[Stored data entries]
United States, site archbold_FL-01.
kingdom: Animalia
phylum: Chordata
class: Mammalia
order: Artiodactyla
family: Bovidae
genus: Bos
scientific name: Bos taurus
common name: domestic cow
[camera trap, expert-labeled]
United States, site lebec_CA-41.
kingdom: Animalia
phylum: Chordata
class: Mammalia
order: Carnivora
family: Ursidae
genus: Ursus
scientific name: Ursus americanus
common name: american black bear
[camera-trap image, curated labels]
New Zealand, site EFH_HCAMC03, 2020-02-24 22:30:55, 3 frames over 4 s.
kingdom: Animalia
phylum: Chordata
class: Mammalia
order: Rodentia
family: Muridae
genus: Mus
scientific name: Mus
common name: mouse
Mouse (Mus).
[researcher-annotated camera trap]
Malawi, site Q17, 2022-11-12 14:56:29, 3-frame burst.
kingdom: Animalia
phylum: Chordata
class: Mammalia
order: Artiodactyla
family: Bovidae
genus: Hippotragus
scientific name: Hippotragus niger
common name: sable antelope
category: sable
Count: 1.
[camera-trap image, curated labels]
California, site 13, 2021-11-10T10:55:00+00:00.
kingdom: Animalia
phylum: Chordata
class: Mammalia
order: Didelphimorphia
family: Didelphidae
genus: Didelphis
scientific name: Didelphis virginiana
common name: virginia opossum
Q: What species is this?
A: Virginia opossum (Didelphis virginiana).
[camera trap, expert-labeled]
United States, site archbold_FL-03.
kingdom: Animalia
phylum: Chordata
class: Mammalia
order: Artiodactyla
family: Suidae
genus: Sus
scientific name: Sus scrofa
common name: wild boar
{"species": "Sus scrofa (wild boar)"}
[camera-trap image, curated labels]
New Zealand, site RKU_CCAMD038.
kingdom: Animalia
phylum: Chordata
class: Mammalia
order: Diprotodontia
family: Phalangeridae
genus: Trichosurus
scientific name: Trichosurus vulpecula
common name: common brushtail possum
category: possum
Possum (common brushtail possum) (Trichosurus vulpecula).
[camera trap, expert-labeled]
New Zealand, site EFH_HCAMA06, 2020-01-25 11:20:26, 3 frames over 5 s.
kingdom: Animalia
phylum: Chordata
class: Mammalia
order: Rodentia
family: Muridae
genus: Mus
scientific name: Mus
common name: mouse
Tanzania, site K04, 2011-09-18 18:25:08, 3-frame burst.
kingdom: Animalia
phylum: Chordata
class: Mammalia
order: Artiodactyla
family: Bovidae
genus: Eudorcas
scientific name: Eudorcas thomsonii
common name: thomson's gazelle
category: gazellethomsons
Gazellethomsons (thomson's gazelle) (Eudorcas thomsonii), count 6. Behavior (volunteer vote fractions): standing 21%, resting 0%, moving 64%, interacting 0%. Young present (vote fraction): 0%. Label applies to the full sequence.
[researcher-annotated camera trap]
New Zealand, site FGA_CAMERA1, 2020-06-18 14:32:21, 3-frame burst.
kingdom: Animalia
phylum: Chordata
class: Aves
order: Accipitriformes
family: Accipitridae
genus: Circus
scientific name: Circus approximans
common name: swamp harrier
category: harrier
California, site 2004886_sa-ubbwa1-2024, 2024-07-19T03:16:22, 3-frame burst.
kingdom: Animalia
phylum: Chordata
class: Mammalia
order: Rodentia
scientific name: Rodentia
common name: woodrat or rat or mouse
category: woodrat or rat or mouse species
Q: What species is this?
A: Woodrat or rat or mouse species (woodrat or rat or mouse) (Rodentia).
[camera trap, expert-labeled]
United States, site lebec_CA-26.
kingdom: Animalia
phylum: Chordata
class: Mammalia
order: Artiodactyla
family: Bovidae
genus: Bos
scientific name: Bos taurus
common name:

> [About this exercise] Retype each entry exactly, missing none.

> [Answer]
United States, site archbold_FL-01.
kingdom: Animalia
phylum: Chordata
class: Mammalia
order: Artiodactyla
family: Bovidae
genus: Bos
scientific name: Bos taurus
common name: domestic cow
[camera trap, expert-labeled]
United States, site lebec_CA-41.
kingdom: Animalia
phylum: Chordata
class: Mammalia
order: Carnivora
family: Ursidae
genus: Ursus
scientific name: Ursus americanus
common name: american black bear
[camera-trap image, curated labels]
New Zealand, site EFH_HCAMC03, 2020-02-24 22:30:55, 3 frames over 4 s.
kingdom: Animalia
phylum: Chordata
class: Mammalia
order: Rodentia
family: Muridae
genus: Mus
scientific name: Mus
common name: mouse
Mouse (Mus).
[researcher-annotated camera trap]
Malawi, site Q17, 2022-11-12 14:56:29, 3-frame burst.
kingdom: Animalia
phylum: Chordata
class: Mammalia
order: Artiodactyla
family: Bovidae
genus: Hippotragus
scientific name: Hippotragus niger
common name: sable antelope
category: sable
Count: 1.
[camera-trap image, curated labels]
California, site 13, 2021-11-10T10:55:00+00:00.
kingdom: Animalia
phylum: Chordata
class: Mammalia
order: Didelphimorphia
family: Didelphidae
genus: Didelphis
scientific name: Didelphis virginiana
common name: virginia opossum
Q: What species is this?
A: Virginia opossum (Didelphis virginiana).
[camera trap, expert-labeled]
United States, site archbold_FL-03.
kingdom: Animalia
phylum: Chordata
class: Mammalia
order: Artiodactyla
family: Suidae
genus: Sus
scientific name: Sus scrofa
common name: wild boar
{"species": "Sus scrofa (wild boar)"}
[camera-trap image, curated labels]
New Zealand, site RKU_CCAMD038.
kingdom: Animalia
phylum: Chordata
class: Mammalia
order: Diprotodontia
family: Phalangeridae
genus: Trichosurus
scientific name: Trichosurus vulpecula
common name: common brushtail possum
category: possum
Possum (common brushtail possum) (Trichosurus vulpecula).
[camera trap, expert-labeled]
New Zealand, site EFH_HCAMA06, 2020-01-25 11:20:26, 3 frames over 5 s.
kingdom: Animalia
phylum: Chordata
class: Mammalia
order: Rodentia
family: Muridae
genus: Mus
scientific name: Mus
common name: mouse
Tanzania, site K04, 2011-09-18 18:25:08, 3-frame burst.
kingdom: Animalia
phylum: Chordata
class: Mammalia
order: Artiodactyla
family: Bovidae
genus: Eudorcas
scientific name: Eudorcas thomsonii
common name: thomson's gazelle
category: gazellethomsons
Gazellethomsons (thomson's gazelle) (Eudorcas thomsonii), count 6. Behavior (volunteer vote fractions): standing 21%, resting 0%, moving 64%, interacting 0%. Young present (vote fraction): 0%. Label applies to the full sequence.
[researcher-annotated camera trap]
New Zealand, site FGA_CAMERA1, 2020-06-18 14:32:21, 3-frame burst.
kingdom: Animalia
phylum: Chordata
class: Aves
order: Accipitriformes
family: Accipitridae
genus: Circus
scientific name: Circus approximans
common name: swamp harrier
category: harrier
California, site 2004886_sa-ubbwa1-2024, 2024-07-19T03:16:22, 3-frame burst.
kingdom: Animalia
phylum: Chordata
class: Mammalia
order: Rodentia
scientific name: Rodentia
common name: woodrat or rat or mouse
category: woodrat or rat or mouse species
Q: What species is this?
A: Woodrat or rat or mouse species (woodrat or rat or mouse) (Rodentia).
[camera trap, expert-labeled]
United States, site lebec_CA-26.
kingdom: Animalia
phylum: Chordata
class: Mammalia
order: Artiodactyla
family: Bovidae
genus: Bos
scientific name: Bos taurus
common name:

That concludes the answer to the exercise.